-- JOB --
Print all entries precisely as they are written.

-- Data records --
▬▬▬

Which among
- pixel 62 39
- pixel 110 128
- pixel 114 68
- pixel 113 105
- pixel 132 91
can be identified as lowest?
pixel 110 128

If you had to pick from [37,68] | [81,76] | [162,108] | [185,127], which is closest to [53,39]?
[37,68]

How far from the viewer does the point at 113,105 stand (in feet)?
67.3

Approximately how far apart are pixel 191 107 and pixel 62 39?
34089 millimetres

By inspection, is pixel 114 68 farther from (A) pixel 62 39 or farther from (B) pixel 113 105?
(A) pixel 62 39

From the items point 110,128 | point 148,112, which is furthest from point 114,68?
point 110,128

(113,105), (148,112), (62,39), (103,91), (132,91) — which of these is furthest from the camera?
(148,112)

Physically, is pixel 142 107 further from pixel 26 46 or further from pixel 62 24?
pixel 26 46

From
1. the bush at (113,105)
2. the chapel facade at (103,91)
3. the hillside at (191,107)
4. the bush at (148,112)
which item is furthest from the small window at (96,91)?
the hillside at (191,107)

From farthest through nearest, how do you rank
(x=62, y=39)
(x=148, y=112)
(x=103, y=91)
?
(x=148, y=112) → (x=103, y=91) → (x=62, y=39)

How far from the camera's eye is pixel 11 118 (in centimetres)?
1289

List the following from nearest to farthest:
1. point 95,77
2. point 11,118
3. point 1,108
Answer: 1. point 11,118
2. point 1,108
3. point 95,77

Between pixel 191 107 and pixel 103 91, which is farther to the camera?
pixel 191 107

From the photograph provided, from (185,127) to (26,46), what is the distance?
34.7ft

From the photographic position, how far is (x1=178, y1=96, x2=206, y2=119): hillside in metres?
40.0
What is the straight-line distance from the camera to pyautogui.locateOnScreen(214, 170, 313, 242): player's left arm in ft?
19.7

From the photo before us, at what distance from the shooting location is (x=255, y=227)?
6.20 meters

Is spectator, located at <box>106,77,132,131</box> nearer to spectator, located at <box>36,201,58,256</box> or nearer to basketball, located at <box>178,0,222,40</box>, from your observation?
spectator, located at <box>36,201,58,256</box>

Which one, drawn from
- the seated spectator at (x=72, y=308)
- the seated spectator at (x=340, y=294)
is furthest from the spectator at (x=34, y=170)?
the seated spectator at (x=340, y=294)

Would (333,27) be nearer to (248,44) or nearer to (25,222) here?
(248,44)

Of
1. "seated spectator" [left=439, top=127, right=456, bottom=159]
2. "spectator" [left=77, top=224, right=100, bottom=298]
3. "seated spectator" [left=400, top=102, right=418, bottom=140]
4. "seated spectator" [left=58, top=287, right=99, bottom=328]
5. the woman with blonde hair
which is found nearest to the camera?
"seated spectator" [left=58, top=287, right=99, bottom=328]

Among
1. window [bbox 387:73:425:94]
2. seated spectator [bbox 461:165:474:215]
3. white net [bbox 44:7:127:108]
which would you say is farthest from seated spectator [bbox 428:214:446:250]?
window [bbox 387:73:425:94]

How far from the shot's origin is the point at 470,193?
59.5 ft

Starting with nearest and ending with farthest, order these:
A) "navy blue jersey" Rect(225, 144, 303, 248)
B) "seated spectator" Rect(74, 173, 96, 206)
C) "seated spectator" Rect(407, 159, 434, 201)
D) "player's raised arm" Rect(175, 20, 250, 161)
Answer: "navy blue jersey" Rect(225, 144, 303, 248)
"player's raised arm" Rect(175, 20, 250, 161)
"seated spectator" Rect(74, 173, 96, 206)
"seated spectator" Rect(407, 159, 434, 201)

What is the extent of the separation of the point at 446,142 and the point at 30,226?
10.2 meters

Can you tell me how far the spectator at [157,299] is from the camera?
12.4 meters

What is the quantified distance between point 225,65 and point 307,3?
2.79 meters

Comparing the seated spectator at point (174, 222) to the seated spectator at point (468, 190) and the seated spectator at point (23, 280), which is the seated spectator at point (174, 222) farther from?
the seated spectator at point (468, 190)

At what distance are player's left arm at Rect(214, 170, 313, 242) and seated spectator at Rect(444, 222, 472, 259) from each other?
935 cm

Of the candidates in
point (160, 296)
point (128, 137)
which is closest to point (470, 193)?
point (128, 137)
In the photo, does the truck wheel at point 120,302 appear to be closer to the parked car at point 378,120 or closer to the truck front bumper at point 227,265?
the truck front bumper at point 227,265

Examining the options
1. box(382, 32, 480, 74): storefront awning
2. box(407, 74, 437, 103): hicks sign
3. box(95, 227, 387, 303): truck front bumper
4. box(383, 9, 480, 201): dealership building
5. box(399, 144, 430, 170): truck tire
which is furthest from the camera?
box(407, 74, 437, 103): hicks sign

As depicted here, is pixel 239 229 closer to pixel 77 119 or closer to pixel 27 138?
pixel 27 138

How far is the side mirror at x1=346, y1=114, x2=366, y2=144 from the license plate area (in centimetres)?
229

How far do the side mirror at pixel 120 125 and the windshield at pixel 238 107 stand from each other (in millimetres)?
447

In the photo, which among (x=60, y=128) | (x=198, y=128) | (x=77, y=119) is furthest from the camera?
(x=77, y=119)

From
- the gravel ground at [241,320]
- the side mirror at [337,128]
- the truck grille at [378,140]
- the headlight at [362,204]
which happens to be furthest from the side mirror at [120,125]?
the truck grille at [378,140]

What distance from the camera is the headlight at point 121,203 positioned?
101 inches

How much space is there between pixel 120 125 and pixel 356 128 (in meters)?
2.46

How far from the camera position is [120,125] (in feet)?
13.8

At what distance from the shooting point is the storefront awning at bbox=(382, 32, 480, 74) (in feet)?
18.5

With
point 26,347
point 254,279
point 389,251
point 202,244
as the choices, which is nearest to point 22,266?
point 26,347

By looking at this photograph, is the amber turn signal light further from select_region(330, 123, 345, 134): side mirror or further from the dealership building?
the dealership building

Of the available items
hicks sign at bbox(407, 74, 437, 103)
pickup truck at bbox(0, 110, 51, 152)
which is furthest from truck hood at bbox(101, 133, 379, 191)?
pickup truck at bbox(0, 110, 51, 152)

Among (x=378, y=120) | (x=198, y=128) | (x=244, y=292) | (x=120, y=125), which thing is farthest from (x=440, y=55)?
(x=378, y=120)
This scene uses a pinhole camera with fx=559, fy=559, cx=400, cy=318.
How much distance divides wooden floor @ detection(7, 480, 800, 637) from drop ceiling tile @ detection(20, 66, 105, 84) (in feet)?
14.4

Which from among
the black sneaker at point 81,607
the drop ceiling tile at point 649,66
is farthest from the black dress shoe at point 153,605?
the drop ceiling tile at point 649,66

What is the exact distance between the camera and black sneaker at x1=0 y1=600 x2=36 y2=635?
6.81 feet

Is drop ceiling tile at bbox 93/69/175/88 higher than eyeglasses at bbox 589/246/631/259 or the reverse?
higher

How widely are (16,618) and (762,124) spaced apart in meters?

▬▬▬

-- SOLUTION TO THIS EXERCISE --
Which among
- pixel 62 39
- pixel 110 128
- pixel 114 68
- pixel 113 105
- pixel 132 91
can be identified as lowest?
pixel 110 128

If you had to pick from [37,68] | [81,76] | [162,108] | [185,127], which is closest to [53,39]?
[37,68]

How far from the viewer does the point at 113,105 stand (in feet)?
67.3

Approximately how far apart are pixel 191 107 and pixel 62 39?
34089 millimetres

By inspection, is pixel 114 68 farther from (A) pixel 62 39 or farther from (B) pixel 113 105?
(A) pixel 62 39

From the items point 110,128 | point 148,112, which is furthest from point 114,68?
point 110,128

(113,105), (148,112), (62,39), (103,91), (132,91) — which of these is furthest from the camera?
(148,112)

Physically, is pixel 142 107 further from pixel 26 46 or further from pixel 62 24?
pixel 26 46

From
1. the bush at (113,105)
2. the chapel facade at (103,91)
3. the hillside at (191,107)
4. the bush at (148,112)
which item is furthest from the small window at (96,91)?
the hillside at (191,107)

From farthest through nearest, how do you rank
(x=62, y=39)
(x=148, y=112)
(x=103, y=91)
?
(x=148, y=112) → (x=103, y=91) → (x=62, y=39)

How far from the camera's eye is pixel 11 118 (in centimetres)?
1289

List the following from nearest to farthest:
1. point 95,77
2. point 11,118
3. point 1,108
Answer: 1. point 11,118
2. point 1,108
3. point 95,77

Between pixel 191 107 and pixel 103 91, which is farther to the camera?
pixel 191 107

From the photograph provided, from (185,127) to (26,46), what is the distance?
34.7ft

From the photographic position, how far is (x1=178, y1=96, x2=206, y2=119): hillside in metres?
40.0
What is the straight-line distance from the camera to pyautogui.locateOnScreen(214, 170, 313, 242): player's left arm in ft?
19.7

From the photo before us, at what distance from the shooting location is (x=255, y=227)?
6.20 meters

Is spectator, located at <box>106,77,132,131</box> nearer to spectator, located at <box>36,201,58,256</box> or nearer to basketball, located at <box>178,0,222,40</box>, from your observation?
spectator, located at <box>36,201,58,256</box>

Which one, drawn from
- the seated spectator at (x=72, y=308)
- the seated spectator at (x=340, y=294)
is furthest from the spectator at (x=34, y=170)?
the seated spectator at (x=340, y=294)

Would (333,27) be nearer to (248,44) or nearer to (25,222) here?
(248,44)

Of
1. "seated spectator" [left=439, top=127, right=456, bottom=159]
2. "spectator" [left=77, top=224, right=100, bottom=298]
3. "seated spectator" [left=400, top=102, right=418, bottom=140]
4. "seated spectator" [left=58, top=287, right=99, bottom=328]
5. the woman with blonde hair
which is found nearest to the camera?
"seated spectator" [left=58, top=287, right=99, bottom=328]

Among
1. window [bbox 387:73:425:94]
2. seated spectator [bbox 461:165:474:215]
3. white net [bbox 44:7:127:108]
which would you say is farthest from seated spectator [bbox 428:214:446:250]?
window [bbox 387:73:425:94]

How far from the shot's origin is the point at 470,193?
59.5 ft

Starting with nearest and ending with farthest, order these:
A) "navy blue jersey" Rect(225, 144, 303, 248)
B) "seated spectator" Rect(74, 173, 96, 206)
C) "seated spectator" Rect(407, 159, 434, 201)
D) "player's raised arm" Rect(175, 20, 250, 161)
Answer: "navy blue jersey" Rect(225, 144, 303, 248)
"player's raised arm" Rect(175, 20, 250, 161)
"seated spectator" Rect(74, 173, 96, 206)
"seated spectator" Rect(407, 159, 434, 201)

What is the extent of the separation of the point at 446,142 and the point at 30,226?
10.2 meters

Can you tell me how far the spectator at [157,299] is from the camera?
12.4 meters

What is the quantified distance between point 225,65 and point 307,3?
2.79 meters

Comparing the seated spectator at point (174, 222) to the seated spectator at point (468, 190) and the seated spectator at point (23, 280), which is the seated spectator at point (174, 222) farther from?
the seated spectator at point (468, 190)

At what distance are player's left arm at Rect(214, 170, 313, 242) and seated spectator at Rect(444, 222, 472, 259) from each other?
935 cm

Of the candidates in
point (160, 296)
point (128, 137)
which is closest to point (470, 193)?
point (128, 137)
In the photo, does the truck wheel at point 120,302 appear to be closer to the parked car at point 378,120 or closer to the truck front bumper at point 227,265?
the truck front bumper at point 227,265

Examining the options
1. box(382, 32, 480, 74): storefront awning
2. box(407, 74, 437, 103): hicks sign
3. box(95, 227, 387, 303): truck front bumper
4. box(383, 9, 480, 201): dealership building
5. box(399, 144, 430, 170): truck tire
which is furthest from the camera?
box(407, 74, 437, 103): hicks sign

As depicted here, is pixel 239 229 closer to pixel 77 119 or closer to pixel 27 138?
pixel 27 138

How far is the side mirror at x1=346, y1=114, x2=366, y2=144 from the license plate area (in centimetres)?
229

How far do the side mirror at pixel 120 125 and the windshield at pixel 238 107 stand from each other (in millimetres)?
447

In the photo, which among (x=60, y=128) | (x=198, y=128) | (x=77, y=119) is furthest from the camera?
(x=77, y=119)

From
- the gravel ground at [241,320]
- the side mirror at [337,128]
- the truck grille at [378,140]
- the headlight at [362,204]
which happens to be furthest from the side mirror at [120,125]?
the truck grille at [378,140]

What distance from the camera is the headlight at point 121,203 positioned?
101 inches

How much space is there between pixel 120 125 and pixel 356 128 (in meters)?
2.46

How far from the camera position is [120,125] (in feet)?
13.8

At what distance from the shooting point is the storefront awning at bbox=(382, 32, 480, 74) (in feet)?
18.5

With
point 26,347
point 254,279
point 389,251
point 202,244
as the choices, which is nearest to point 22,266?
point 26,347

By looking at this photograph, is the amber turn signal light further from select_region(330, 123, 345, 134): side mirror or further from the dealership building?
the dealership building

Of the available items
hicks sign at bbox(407, 74, 437, 103)
pickup truck at bbox(0, 110, 51, 152)
which is furthest from truck hood at bbox(101, 133, 379, 191)?
pickup truck at bbox(0, 110, 51, 152)

Among (x=378, y=120) | (x=198, y=128) | (x=244, y=292) | (x=120, y=125), which thing is farthest from (x=440, y=55)?
(x=378, y=120)
This scene uses a pinhole camera with fx=559, fy=559, cx=400, cy=318.
How much distance divides wooden floor @ detection(7, 480, 800, 637) from drop ceiling tile @ detection(20, 66, 105, 84) (in feet)?
14.4

Which from among
the black sneaker at point 81,607
the drop ceiling tile at point 649,66
is farthest from the black dress shoe at point 153,605?
the drop ceiling tile at point 649,66

What is the exact distance between the camera and black sneaker at x1=0 y1=600 x2=36 y2=635?
6.81 feet

Is drop ceiling tile at bbox 93/69/175/88 higher than eyeglasses at bbox 589/246/631/259 or the reverse?
higher

How widely are (16,618) and (762,124) spaced apart in meters?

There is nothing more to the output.